Os soldados a posicionaram e puxaram sua língua, enquanto o Representante General Paulo se aproximava girando uma pequena faca nos dedos. Até que parou bruscamente, deixando a faca cair ao chão enquanto contorcia o rosto.


- O que está havendo - Disse, a muito custo, o Representante General Paulo.


- O que merecem - Gritou o encapuzado, atravessando a multidão e, num primeiro momento não reconhecido, até que alguns começassem a cochichar seu nome, padre Amilton. E de cima do palco prosseguiu altivamente. - A imobilidade, enquanto nós construímos nosso futuros livres de suas vilanias. Como é sentir que seus aliados não o ajudaram, estúpido Paulo? Como é perceber que apoiaram, por todo esse tempo, o lado perdedor, estúpida elite? Há correntes agora sobre vocês. Não mais sobre nós.


Olívia, ao perceber que suas correntes estavam soltas, jogou-as ao alto, levantando-se - prontamente com os ombros erguidos, e uma face de serena de fúria - para desembainhar a espada duma sentinela paralisada e seguidamente, com uma mão, puxar o cabelo do Representante General Paulo para horizontalizar seu pescoço e descer sobre ele, com a outra mão, a lâmina pesada e implacável, liberando, para acompanhá-la em sua queda, um animalesco grito de guerra.


Olívia soltou a cabeça sobre o palco e recuou ofegante.


- Sei que a revolta da tomadora de cabeças, a vingadora desta aldeia, encontra eco nos nossos corações. E este é o momento de ouvi-los. Venham dar fim a todos estes mba'e - disse o padre Amilton, enquanto Olivia libertava Mima.


"Você é louco?", "O que acha que o império fara conosco?", gritava a multidão em polvorosa.


- Pois assim como tornei estes inamovíveis, vamos paralisar todos o império. Darei a vocês este poder, e com ele marcharam até a capital e resgataram seus filhos.

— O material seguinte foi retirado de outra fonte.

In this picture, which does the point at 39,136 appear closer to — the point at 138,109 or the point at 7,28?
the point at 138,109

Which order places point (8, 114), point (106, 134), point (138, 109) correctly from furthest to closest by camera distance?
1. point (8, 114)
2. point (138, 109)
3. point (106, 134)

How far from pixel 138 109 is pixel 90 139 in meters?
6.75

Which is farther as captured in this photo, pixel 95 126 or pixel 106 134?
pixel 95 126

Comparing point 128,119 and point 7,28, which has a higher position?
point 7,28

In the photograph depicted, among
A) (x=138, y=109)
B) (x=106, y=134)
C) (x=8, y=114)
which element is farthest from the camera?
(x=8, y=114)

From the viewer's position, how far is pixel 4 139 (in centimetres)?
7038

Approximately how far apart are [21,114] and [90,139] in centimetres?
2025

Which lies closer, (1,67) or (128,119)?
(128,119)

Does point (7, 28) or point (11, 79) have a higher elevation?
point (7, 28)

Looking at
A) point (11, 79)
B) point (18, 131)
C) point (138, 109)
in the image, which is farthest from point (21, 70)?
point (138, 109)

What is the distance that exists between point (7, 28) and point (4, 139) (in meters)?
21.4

Aquela promessa deu a eles a dose de inconsequência que faltava para que estrondosamente derramassem o sangue pelo qual ansiavam. "Poupem os soldados!", pedia o padre, mesmo sabendo que era um ato inútil, embora alguns tenham sobrevivido. Alguns feridos, outros intocados. A atenção maior foi dada aos fidalgos e altos funcionários do império, que, como peixes indefesos sobre a areia, foram despedaçados pelas mãos nuas do povo tempestuoso.


Olívia nos olhava como se eu fosse alguém novo. Alguém pra quem ela devia tudo o que tinha e teria.


- É hora de irmos, Olivia. Já estamos atrasados - disse o padre Amilton, puxando-a pelo braço.


- Para onde?


- Explico no caminho. Seu amigo pode vir, se ele quiser.